PROVIDED DATA:
= = = =

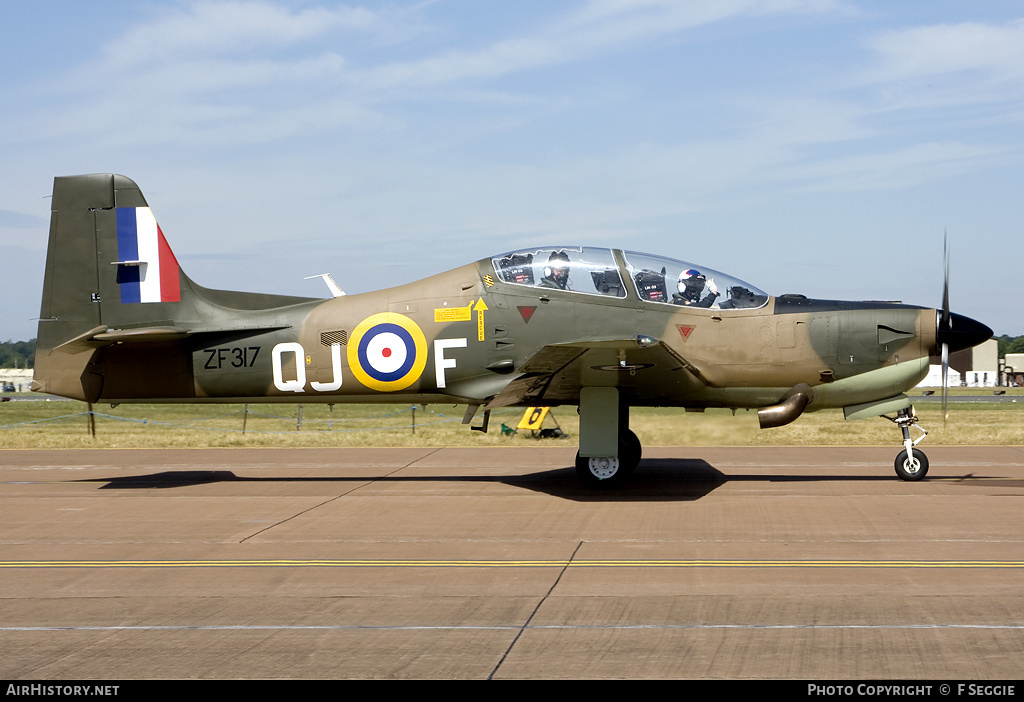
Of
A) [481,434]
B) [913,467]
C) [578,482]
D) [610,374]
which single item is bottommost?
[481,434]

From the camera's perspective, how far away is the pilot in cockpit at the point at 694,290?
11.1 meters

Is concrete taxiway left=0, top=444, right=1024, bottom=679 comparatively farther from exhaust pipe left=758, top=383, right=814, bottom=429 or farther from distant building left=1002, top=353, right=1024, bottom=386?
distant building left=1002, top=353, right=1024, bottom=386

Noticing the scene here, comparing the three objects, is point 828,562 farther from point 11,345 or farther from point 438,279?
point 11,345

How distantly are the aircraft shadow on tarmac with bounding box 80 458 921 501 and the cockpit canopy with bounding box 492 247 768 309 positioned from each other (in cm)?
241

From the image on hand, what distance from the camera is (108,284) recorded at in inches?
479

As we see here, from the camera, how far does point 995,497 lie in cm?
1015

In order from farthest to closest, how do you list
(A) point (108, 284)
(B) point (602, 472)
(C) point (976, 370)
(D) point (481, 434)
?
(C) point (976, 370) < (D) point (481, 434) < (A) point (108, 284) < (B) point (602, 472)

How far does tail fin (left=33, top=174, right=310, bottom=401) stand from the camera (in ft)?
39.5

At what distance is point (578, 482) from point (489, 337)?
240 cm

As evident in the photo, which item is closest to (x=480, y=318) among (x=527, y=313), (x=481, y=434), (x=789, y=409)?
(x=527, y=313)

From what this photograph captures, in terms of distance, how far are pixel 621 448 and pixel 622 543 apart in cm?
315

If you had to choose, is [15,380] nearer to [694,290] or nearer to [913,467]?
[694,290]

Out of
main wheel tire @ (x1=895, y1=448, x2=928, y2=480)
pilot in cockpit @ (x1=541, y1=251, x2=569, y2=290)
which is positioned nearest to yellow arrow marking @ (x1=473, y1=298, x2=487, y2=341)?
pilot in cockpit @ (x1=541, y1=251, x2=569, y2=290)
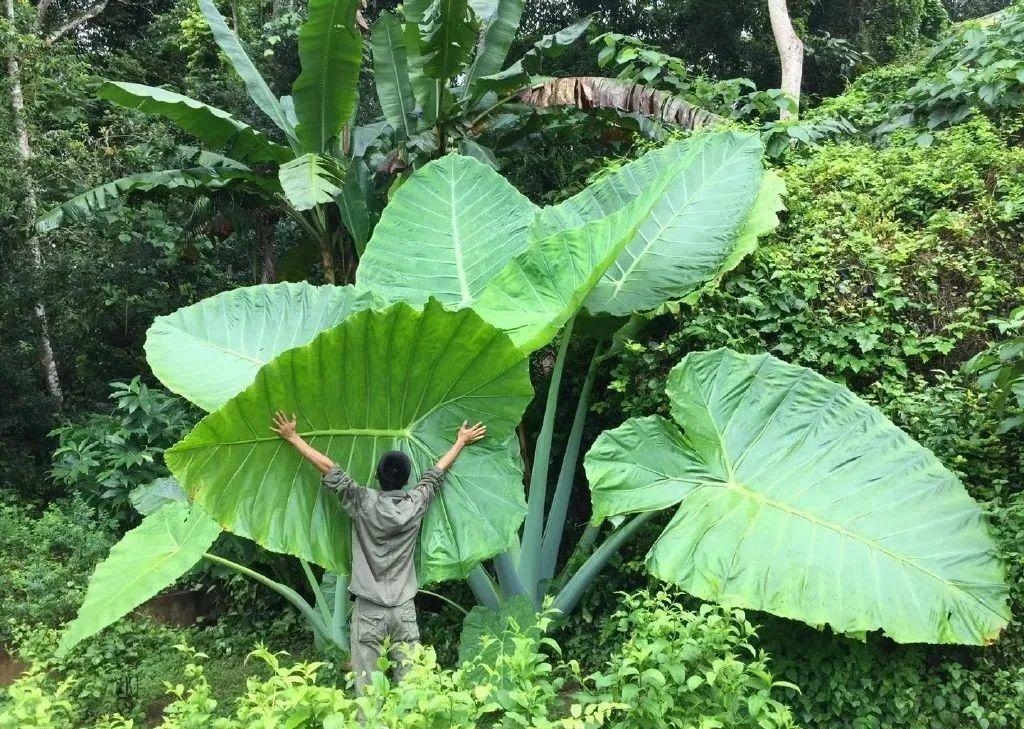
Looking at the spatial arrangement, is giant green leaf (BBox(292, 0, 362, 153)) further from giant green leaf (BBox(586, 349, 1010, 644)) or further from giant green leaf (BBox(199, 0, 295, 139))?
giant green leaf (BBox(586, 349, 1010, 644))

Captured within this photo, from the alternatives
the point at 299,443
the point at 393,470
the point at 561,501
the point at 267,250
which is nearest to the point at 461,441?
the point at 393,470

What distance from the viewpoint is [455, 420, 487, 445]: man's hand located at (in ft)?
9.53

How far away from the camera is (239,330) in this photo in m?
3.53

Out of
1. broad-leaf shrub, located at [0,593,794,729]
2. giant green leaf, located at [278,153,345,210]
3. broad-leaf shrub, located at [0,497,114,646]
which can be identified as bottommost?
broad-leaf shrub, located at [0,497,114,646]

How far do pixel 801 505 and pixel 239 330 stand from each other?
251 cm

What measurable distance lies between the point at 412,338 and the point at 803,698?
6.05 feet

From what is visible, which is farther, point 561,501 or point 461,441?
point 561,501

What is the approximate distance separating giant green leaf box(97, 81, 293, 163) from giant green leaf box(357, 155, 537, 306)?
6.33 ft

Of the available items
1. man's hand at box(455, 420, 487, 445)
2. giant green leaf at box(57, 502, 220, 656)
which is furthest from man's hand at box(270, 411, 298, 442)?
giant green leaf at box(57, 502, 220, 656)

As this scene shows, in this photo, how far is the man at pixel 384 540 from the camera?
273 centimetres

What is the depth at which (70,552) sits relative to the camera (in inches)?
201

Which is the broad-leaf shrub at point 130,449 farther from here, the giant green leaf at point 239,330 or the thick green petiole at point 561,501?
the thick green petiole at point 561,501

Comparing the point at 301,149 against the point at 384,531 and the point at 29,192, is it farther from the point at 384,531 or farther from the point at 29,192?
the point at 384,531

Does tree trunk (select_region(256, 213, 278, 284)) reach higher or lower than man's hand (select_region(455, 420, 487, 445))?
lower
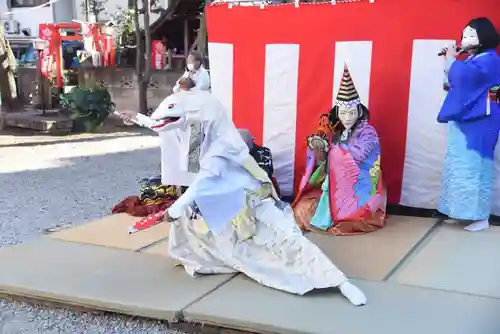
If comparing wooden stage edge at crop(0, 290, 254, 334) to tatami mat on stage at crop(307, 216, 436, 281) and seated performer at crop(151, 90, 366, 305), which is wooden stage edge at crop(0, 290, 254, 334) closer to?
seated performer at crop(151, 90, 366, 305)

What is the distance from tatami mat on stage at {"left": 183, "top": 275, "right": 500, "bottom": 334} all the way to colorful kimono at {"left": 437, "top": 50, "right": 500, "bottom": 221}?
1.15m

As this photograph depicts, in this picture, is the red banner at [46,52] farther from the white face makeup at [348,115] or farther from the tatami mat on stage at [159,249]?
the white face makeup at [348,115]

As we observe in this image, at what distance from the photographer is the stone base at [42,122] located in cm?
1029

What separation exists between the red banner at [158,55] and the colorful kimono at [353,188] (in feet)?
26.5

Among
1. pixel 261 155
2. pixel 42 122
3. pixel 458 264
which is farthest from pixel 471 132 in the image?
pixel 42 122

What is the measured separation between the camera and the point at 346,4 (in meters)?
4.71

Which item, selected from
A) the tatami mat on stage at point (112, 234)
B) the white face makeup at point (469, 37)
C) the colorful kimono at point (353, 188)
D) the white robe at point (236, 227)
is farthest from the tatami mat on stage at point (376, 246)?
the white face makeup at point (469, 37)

= = = =

PROMPT:
Render every line of the material above as a numbered list, leaving out the blank lines and the pictures.

TASK RESPONSE:
1. Of
2. A) [481,434]
3. B) [913,467]
4. C) [578,482]
5. D) [610,374]
6. which single item is bottommost?
7. [481,434]
8. From the camera's perspective, how far away is the pilot in cockpit at the point at 694,290?
9. 11.1 meters
10. Is concrete taxiway left=0, top=444, right=1024, bottom=679 comparatively farther from exhaust pipe left=758, top=383, right=814, bottom=429 or farther from distant building left=1002, top=353, right=1024, bottom=386?
11. distant building left=1002, top=353, right=1024, bottom=386
12. Noticing the scene here, comparing the three objects, is point 828,562 farther from point 11,345 or farther from point 438,279?
13. point 11,345
14. How distantly are the aircraft shadow on tarmac with bounding box 80 458 921 501 and the cockpit canopy with bounding box 492 247 768 309 positioned from each other (in cm)?
15. 241
16. From the image on hand, what distance from the camera is (108,284) recorded at in inches?
17. 479
18. As we see here, from the camera, how far does point 995,497 lie in cm?
19. 1015
20. In order from farthest to closest, how do you list
21. (A) point (108, 284)
22. (B) point (602, 472)
23. (C) point (976, 370)
24. (D) point (481, 434)
25. ?
26. (C) point (976, 370) < (D) point (481, 434) < (A) point (108, 284) < (B) point (602, 472)
27. How far does tail fin (left=33, top=174, right=310, bottom=401) stand from the camera (in ft)?
28. 39.5
29. At what distance is point (578, 482) from point (489, 337)?
30. 240 cm
31. As evident in the photo, which item is closest to (x=480, y=318) among (x=527, y=313), (x=481, y=434), (x=789, y=409)?
32. (x=527, y=313)
33. From what this photograph captures, in terms of distance, how far are pixel 621 448 and pixel 622 543 apart in cm?
34. 315
35. If you had to choose, is [15,380] nearer to [694,290] or nearer to [913,467]?
36. [694,290]
37. Out of
38. main wheel tire @ (x1=895, y1=448, x2=928, y2=480)
39. pilot in cockpit @ (x1=541, y1=251, x2=569, y2=290)
40. which is positioned nearest to yellow arrow marking @ (x1=473, y1=298, x2=487, y2=341)?
41. pilot in cockpit @ (x1=541, y1=251, x2=569, y2=290)
42. Looking at the spatial arrangement, is giant green leaf (BBox(292, 0, 362, 153)) further from giant green leaf (BBox(586, 349, 1010, 644)) or further from giant green leaf (BBox(199, 0, 295, 139))?
43. giant green leaf (BBox(586, 349, 1010, 644))
44. Captured within this photo, from the alternatives
45. the point at 299,443
46. the point at 393,470
47. the point at 561,501
48. the point at 267,250
49. which is nearest to the point at 461,441?
50. the point at 393,470
51. What distance from the viewpoint is [455, 420, 487, 445]: man's hand located at (in ft)?
52. 9.53
53. How far away from the camera is (239,330) in this photo in m?
54. 3.53
55. Out of
56. 1. broad-leaf shrub, located at [0,593,794,729]
57. 2. giant green leaf, located at [278,153,345,210]
58. 3. broad-leaf shrub, located at [0,497,114,646]
59. which can be identified as bottommost?
60. broad-leaf shrub, located at [0,497,114,646]
61. How far do pixel 801 505 and pixel 239 330 stand from each other?
62. 251 cm
63. What measurable distance lies between the point at 412,338 and the point at 803,698?
64. 6.05 feet
65. From what is visible, which is farther, point 561,501 or point 461,441?
66. point 561,501
67. What is the approximate distance separating giant green leaf box(97, 81, 293, 163) from giant green leaf box(357, 155, 537, 306)?
68. 6.33 ft
69. Of the available items
70. 1. man's hand at box(455, 420, 487, 445)
71. 2. giant green leaf at box(57, 502, 220, 656)
72. which is furthest from man's hand at box(270, 411, 298, 442)?
73. giant green leaf at box(57, 502, 220, 656)
74. As this scene shows, in this photo, how far is the man at pixel 384 540 from the camera?
75. 273 centimetres
76. What is the depth at which (70,552) sits relative to the camera (in inches)?
77. 201
78. Which is the broad-leaf shrub at point 130,449 farther from here, the giant green leaf at point 239,330 or the thick green petiole at point 561,501?
79. the thick green petiole at point 561,501
80. Comparing the point at 301,149 against the point at 384,531 and the point at 29,192, is it farther from the point at 384,531 or farther from the point at 29,192?
81. the point at 384,531
82. Does tree trunk (select_region(256, 213, 278, 284)) reach higher or lower than man's hand (select_region(455, 420, 487, 445))?
83. lower
84. If comparing wooden stage edge at crop(0, 290, 254, 334) to tatami mat on stage at crop(307, 216, 436, 281) and seated performer at crop(151, 90, 366, 305), which is wooden stage edge at crop(0, 290, 254, 334) closer to?
85. seated performer at crop(151, 90, 366, 305)
86. What is the distance from tatami mat on stage at {"left": 183, "top": 275, "right": 500, "bottom": 334} all the way to colorful kimono at {"left": 437, "top": 50, "right": 500, "bottom": 221}?
87. 1.15m
88. As this photograph depicts, in this picture, is the red banner at [46,52] farther from the white face makeup at [348,115] or farther from the tatami mat on stage at [159,249]?
89. the white face makeup at [348,115]
90. As we observe in this image, at what distance from the photographer is the stone base at [42,122] located in cm?
91. 1029
92. What separation exists between the red banner at [158,55] and the colorful kimono at [353,188] (in feet)?
93. 26.5
94. Among
95. 1. pixel 261 155
96. 2. pixel 42 122
97. 3. pixel 458 264
98. which is farthest from pixel 471 132 in the image?
99. pixel 42 122
100. What is the measured separation between the camera and the point at 346,4 (in meters)?
101. 4.71
102. Which item, selected from
103. A) the tatami mat on stage at point (112, 234)
104. B) the white face makeup at point (469, 37)
105. C) the colorful kimono at point (353, 188)
106. D) the white robe at point (236, 227)
107. is farthest from the tatami mat on stage at point (376, 246)?
108. the white face makeup at point (469, 37)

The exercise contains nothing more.